(Collected data)
----
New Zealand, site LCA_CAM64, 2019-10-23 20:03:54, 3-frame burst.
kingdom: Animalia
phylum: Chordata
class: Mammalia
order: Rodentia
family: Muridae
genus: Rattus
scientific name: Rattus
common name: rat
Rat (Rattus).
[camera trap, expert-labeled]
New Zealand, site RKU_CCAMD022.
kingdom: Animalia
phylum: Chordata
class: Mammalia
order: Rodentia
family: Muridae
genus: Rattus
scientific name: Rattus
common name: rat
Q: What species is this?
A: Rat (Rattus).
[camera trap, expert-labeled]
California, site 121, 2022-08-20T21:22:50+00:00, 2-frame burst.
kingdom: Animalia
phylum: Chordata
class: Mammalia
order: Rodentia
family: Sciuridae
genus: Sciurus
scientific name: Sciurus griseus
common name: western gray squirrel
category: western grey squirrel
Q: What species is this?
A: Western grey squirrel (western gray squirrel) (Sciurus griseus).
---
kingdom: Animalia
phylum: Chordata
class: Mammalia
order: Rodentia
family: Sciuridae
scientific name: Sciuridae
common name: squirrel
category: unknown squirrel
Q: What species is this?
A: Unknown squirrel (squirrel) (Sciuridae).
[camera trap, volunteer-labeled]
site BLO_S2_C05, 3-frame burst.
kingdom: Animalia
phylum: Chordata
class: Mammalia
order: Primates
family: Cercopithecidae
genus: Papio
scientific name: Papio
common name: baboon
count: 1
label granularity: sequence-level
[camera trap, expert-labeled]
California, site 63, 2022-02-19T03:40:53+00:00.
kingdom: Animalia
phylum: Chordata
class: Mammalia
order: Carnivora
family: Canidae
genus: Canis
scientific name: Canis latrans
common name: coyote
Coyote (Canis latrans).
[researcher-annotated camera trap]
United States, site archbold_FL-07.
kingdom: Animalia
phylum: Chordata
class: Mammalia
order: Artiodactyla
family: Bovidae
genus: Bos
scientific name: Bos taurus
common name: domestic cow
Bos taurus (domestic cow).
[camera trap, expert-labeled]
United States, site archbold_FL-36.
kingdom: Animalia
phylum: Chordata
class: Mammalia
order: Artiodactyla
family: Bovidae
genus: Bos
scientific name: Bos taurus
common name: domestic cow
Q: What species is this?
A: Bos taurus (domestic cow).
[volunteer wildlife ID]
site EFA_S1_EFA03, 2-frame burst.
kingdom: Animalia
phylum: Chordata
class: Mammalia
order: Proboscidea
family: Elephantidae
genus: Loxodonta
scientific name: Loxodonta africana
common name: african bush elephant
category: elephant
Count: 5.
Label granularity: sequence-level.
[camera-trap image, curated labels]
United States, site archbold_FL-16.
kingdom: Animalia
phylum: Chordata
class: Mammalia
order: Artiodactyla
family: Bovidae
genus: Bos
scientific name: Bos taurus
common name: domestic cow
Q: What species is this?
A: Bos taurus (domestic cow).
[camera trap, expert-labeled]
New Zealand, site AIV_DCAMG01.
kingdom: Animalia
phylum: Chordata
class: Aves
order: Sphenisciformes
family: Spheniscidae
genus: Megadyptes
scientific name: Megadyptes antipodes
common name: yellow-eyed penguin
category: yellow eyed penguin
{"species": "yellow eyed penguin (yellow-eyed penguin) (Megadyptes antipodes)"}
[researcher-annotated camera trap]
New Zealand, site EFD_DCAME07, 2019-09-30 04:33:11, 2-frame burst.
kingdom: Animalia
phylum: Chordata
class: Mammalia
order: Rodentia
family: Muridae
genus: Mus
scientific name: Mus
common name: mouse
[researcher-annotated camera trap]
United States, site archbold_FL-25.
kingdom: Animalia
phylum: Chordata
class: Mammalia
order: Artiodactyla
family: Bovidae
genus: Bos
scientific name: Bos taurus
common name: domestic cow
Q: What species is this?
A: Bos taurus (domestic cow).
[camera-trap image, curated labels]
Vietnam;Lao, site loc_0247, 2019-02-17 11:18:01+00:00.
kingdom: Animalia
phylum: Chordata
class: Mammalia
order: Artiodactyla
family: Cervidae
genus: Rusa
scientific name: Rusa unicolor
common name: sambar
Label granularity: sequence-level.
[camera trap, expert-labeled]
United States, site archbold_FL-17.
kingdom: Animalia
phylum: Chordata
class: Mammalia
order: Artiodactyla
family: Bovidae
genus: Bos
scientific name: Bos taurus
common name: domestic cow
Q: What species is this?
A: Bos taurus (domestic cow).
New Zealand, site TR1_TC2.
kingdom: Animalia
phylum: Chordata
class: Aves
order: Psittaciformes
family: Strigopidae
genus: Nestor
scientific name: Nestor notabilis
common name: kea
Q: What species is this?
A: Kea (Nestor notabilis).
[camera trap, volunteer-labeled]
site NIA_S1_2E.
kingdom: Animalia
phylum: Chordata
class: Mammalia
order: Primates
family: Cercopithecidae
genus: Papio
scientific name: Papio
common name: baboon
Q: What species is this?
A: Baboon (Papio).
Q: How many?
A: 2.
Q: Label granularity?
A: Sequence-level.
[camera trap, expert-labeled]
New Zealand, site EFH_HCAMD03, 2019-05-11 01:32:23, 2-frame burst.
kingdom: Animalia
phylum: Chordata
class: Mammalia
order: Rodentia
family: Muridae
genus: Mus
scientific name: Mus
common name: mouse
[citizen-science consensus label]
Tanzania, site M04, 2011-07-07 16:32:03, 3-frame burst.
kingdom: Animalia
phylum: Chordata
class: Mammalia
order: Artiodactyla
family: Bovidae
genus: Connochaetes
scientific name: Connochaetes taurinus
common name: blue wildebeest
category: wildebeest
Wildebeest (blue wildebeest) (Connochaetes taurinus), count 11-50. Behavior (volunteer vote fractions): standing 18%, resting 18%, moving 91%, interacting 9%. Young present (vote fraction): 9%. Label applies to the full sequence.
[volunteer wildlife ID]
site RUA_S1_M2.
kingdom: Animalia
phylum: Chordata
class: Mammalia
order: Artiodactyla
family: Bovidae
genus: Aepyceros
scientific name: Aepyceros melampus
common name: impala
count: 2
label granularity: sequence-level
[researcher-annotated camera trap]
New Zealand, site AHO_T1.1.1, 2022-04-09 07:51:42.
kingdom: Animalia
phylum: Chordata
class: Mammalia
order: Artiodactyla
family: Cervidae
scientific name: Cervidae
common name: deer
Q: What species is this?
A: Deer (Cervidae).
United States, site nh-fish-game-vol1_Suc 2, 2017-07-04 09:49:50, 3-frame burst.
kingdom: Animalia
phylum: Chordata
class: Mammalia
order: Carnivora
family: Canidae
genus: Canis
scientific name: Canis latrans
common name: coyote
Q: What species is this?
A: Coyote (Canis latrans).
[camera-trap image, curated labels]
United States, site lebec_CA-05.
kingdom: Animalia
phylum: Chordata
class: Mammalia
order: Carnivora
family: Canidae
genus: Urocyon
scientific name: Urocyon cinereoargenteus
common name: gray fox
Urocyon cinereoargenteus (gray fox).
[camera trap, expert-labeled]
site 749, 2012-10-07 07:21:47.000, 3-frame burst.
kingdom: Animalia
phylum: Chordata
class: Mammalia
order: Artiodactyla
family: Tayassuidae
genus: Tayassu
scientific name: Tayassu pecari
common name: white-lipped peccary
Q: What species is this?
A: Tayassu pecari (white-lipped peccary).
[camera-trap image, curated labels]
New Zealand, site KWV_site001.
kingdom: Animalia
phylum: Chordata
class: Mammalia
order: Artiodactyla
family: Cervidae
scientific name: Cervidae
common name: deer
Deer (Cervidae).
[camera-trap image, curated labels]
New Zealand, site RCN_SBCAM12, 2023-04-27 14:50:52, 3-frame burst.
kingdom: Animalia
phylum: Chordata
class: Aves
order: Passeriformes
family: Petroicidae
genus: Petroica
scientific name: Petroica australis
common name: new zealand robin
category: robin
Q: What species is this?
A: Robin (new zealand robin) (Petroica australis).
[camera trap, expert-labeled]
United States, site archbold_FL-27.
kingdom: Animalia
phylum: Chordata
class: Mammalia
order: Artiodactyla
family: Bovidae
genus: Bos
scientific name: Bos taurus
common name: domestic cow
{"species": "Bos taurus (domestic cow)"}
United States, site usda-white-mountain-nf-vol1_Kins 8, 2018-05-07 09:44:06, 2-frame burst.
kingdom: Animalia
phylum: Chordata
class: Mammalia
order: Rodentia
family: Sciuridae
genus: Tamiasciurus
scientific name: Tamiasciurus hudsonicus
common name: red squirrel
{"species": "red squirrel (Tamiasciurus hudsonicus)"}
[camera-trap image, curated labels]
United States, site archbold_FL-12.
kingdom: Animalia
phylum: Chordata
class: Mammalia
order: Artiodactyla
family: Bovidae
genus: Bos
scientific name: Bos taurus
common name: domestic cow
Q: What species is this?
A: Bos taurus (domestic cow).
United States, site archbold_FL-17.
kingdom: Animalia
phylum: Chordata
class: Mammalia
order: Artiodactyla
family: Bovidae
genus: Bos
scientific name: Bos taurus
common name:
----
Match on "burst" and report each line of the data above that has it.

New Zealand, site LCA_CAM64, 2019-10-23 20:03:54, 3-frame burst.
California, site 121, 2022-08-20T21:22:50+00:00, 2-frame burst.
site BLO_S2_C05, 3-frame burst.
site EFA_S1_EFA03, 2-frame burst.
New Zealand, site EFD_DCAME07, 2019-09-30 04:33:11, 2-frame burst.
New Zealand, site EFH_HCAMD03, 2019-05-11 01:32:23, 2-frame burst.
Tanzania, site M04, 2011-07-07 16:32:03, 3-frame burst.
United States, site nh-fish-game-vol1_Suc 2, 2017-07-04 09:49:50, 3-frame burst.
site 749, 2012-10-07 07:21:47.000, 3-frame burst.
New Zealand, site RCN_SBCAM12, 2023-04-27 14:50:52, 3-frame burst.
United States, site usda-white-mountain-nf-vol1_Kins 8, 2018-05-07 09:44:06, 2-frame burst.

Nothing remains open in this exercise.